Pour appliquer le théorème de Pythagore, je vérifie d’abord que le triangle est rectangle. Ensuite, j’utilise la relation : hypoténuse² = côté 1² + côté 2². Si je cherche l’hypoténuse, j’additionne les carrés puis je prends la racine carrée. Si je cherche un autre côté, je fais une soustraction avant de prendre la racine.
Quelle est l'utilité du théorème de Pythagore ?
Le théorème de Pythagore sert à calculer une longueur manquante dans un triangle rectangle. Je l’utilise souvent en géométrie, mais aussi dans des situations concrètes comme mesurer une diagonale, vérifier un angle droit, calculer une distance ou résoudre des problèmes liés à la construction, au dessin technique et à la navigation.
Quand apprend ton le théorème de Pythagore ?
En France, le théorème de Pythagore est généralement appris au collège, le plus souvent en classe de 4e. Je le vois comme une étape importante en géométrie, car il permet de relier calcul et figures. Il est ensuite réutilisé en 3e, au lycée et dans de nombreux exercices de mathématiques.
Quand utiliser la réciproque du théorème de Pythagore ?
J’utilise la réciproque du théorème de Pythagore quand je connais les trois longueurs d’un triangle et que je veux prouver qu’il est rectangle. Si le carré du plus grand côté est égal à la somme des carrés des deux autres, alors le triangle est rectangle. C’est donc un outil de démonstration.
Quelle est la formule du théorème de Thalès ?
Dans une configuration classique où deux droites sont coupées par des droites parallèles, la formule de Thalès s’écrit par exemple : AB/AC = AD/AE = BD/CE, selon la figure utilisée. Je fais toujours attention au placement des points, car les rapports doivent comparer des segments correspondants sur la même configuration.

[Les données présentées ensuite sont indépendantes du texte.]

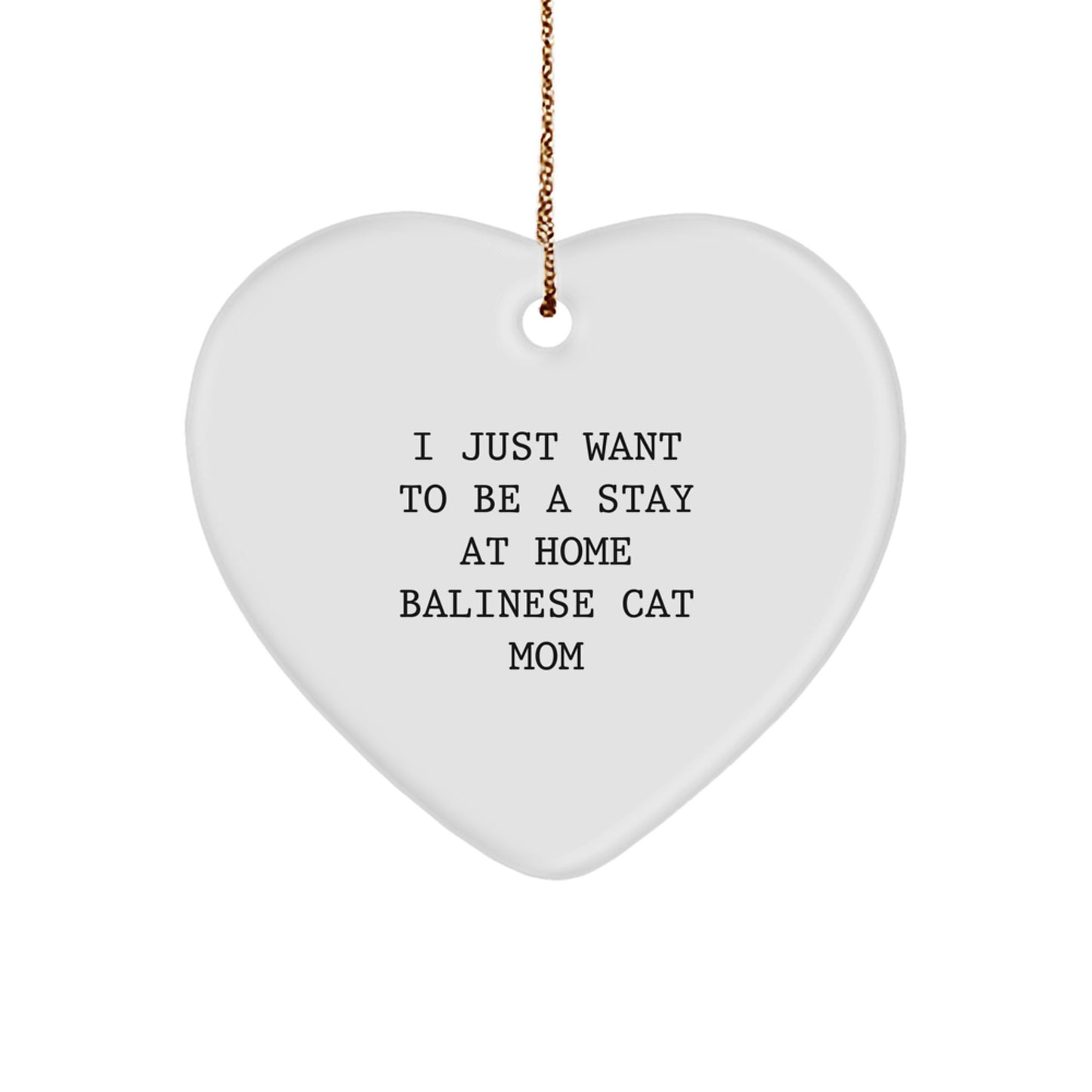 Funny Balinese Cat Gifts for Mom - Heart Ornament with 'I Just Want To Be A Stay At Home Balinese Cat Mom' Quote, Gifts from Mom to Balinese Cat Lover, Christmas Unique Gifts - Image 1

Quelle est l'égalité de Pythagore ?
L’égalité de Pythagore est la relation fondamentale dans un triangle rectangle : le carré de l’hypoténuse est égal à la somme des carrés des deux autres côtés. Si le triangle ABC est rectangle en A, alors BC² = AB² + AC². Cette égalité permet de calculer ou vérifier des longueurs.
Qu'est-ce que la réciproque de Pythagore ?
La réciproque de Pythagore est une propriété qui permet de montrer qu’un triangle est rectangle à partir de ses longueurs. Je compare le carré du plus grand côté à la somme des carrés des deux autres. Si les deux valeurs sont égales, alors le triangle est rectangle au sommet opposé au plus grand côté.
Comment on fait le théorème de Pythagore ?
Pour faire le théorème de Pythagore, je commence par repérer l’angle droit et identifier l’hypoténuse, qui est le côté opposé. J’écris ensuite la formule adaptée avec les bonnes lettres. Je remplace par les valeurs connues, je calcule les carrés, puis je termine avec une addition ou une soustraction et une racine carrée.
Retenez l’essentiel : repérez d’abord le triangle rectangle, identifiez l’hypoténuse, écrivez l’égalité avec les bonnes lettres, puis calculez en gardant les unités. En contrôle, une rédaction claire vaut autant que le résultat final. Pour progresser vite, entraînez-vous sur quelques figures variées et vérifiez à chaque fois si vous appliquez le théorème direct ou sa réciproque.